Sambil menggenggam tombak panjang di tangannya, Zhu Rong membungkuk kepada Han Muye, lalu berteriak keras, sesosok jenderal berbaju zirah emas dari Gunung Terang muncul di belakangnya.
Dia melayang ke atas, bergegas menuju Altar Pantheon Agung.
Di belakangnya, tak terhitung banyaknya kultivator manusia mengikuti, membentuk formasi pertempuran, bergegas menuju altar.
Di atas altar, cahaya ilahi berubah menjadi rantai, mengunci semua wujud mereka untuk menarik mereka masuk.
Jika dibandingkan dengan kekuatan altar, baik Zhu Rong maupun formasi-formasi lainnya, mereka terlalu lemah, sama sekali tidak mampu melawan.
“Mengenakan biaya-”
Di belakang, formasi pertempuran manusia yang tak terhitung jumlahnya, satu demi satu, bergegas menuju altar.
Kekuatan qi dan darah yang tak terbatas melonjak, menyatu menjadi sejumlah jenderal berbaju zirah emas, bergegas menuju altar.
Adegan ini menggerakkan hati banyak sekali makhluk ilahi purba.
Manusia-manusia yang tampak kecil ini sebenarnya sangat teguh pendiriannya.
Apakah itu sepadan?
Han Muye berdiri di sana, wajahnya menunjukkan sedikit keraguan yang jarang terlihat.
Akhirnya, dia perlahan mengulurkan tangannya, mengangkat pedang panjang yang berubah bentuk dari Tulang Roh Sejati.
Pada saat itu, tubuhnya bersinar terang dengan cahaya ilahi yang sangat kuat!

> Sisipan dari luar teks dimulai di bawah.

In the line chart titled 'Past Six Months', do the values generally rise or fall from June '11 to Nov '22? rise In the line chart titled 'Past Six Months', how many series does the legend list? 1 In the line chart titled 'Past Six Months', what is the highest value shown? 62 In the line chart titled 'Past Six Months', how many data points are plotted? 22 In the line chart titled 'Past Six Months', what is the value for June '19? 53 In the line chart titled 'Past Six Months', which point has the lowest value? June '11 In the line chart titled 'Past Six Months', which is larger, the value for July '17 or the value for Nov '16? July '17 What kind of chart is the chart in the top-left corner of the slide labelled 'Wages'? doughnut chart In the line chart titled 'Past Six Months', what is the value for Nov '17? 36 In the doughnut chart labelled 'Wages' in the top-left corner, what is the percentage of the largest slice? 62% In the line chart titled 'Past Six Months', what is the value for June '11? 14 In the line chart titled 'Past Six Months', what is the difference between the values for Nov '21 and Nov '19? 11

“Primordial, hari ini aku akan mengizinkanmu kembali ke Alam!”
Inti Asal dari Alam yang telah direformasi berbenturan dengan kekuatan penyerap dari Alam Pantheon Agung, dan kedua kekuatan tersebut saling bersaing, tidak lagi kacau seperti sebelumnya.
Namun semua orang dapat melihat bahwa Alam Primordial yang baru didukung itu tidak akan bertahan lama.

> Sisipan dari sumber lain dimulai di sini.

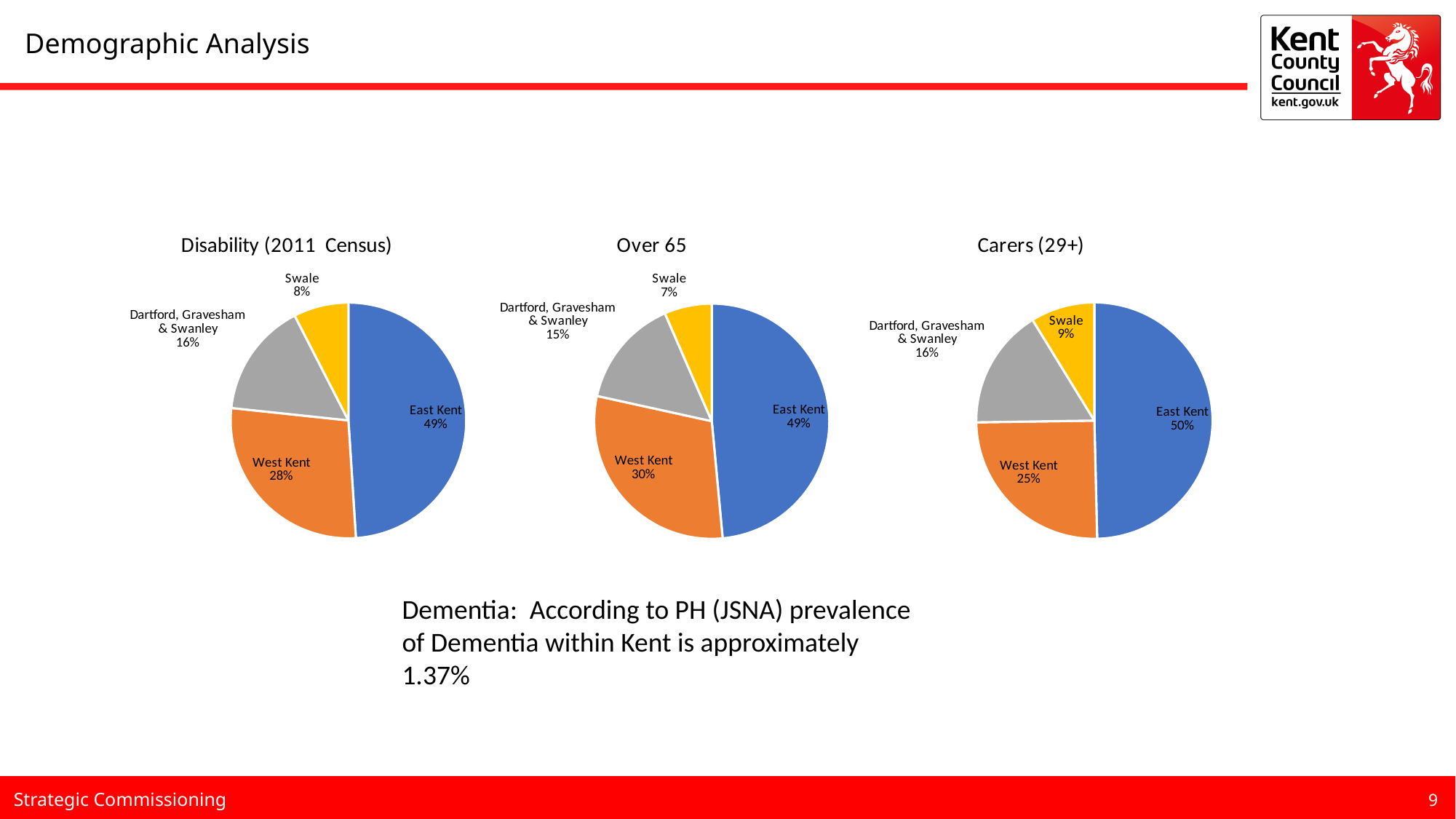
In the 'Carers (29+)' pie chart, what share does East Kent have? 50% How many pie charts are shown on the slide? 3 How many slices does the 'Carers (29+)' pie chart have? 4 In the 'Over 65' pie chart, what share does Swale have? 7% In the 'Over 65' pie chart, which is larger: the share for West Kent or the share for Dartford, Gravesham & Swanley? West Kent What type of chart is the 'Over 65' chart? Pie chart In the 'Disability (2011 Census)' pie chart, what share does West Kent have? 28% In the 'Over 65' pie chart, which area has the largest share? East Kent In the 'Carers (29+)' pie chart, which area has the smallest share? Swale In the 'Disability (2011 Census)' pie chart, what is the difference between the East Kent and West Kent shares? 21% What colour is the East Kent slice in the 'Disability (2011 Census)' pie chart? Blue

Alam Pantheon Agung terlalu kuat, tidak sebanding dengan Primordial saat ini.
Yang dibutuhkan Primordial sekarang adalah waktu.
Selama Bidang Primordial mampu mengumpulkan kekuatan langit dan bumi, terus menerus mengasimilasi berbagai dunia dan mengembangkan alam semesta, ia dapat menstabilkan Kekuatan Bidang tersebut.
“Bersenandung-”
Seolah merasakan perubahan di dunia Primordial, kekuatan penyerapan dari Bidang Pantheon Agung semakin menguat.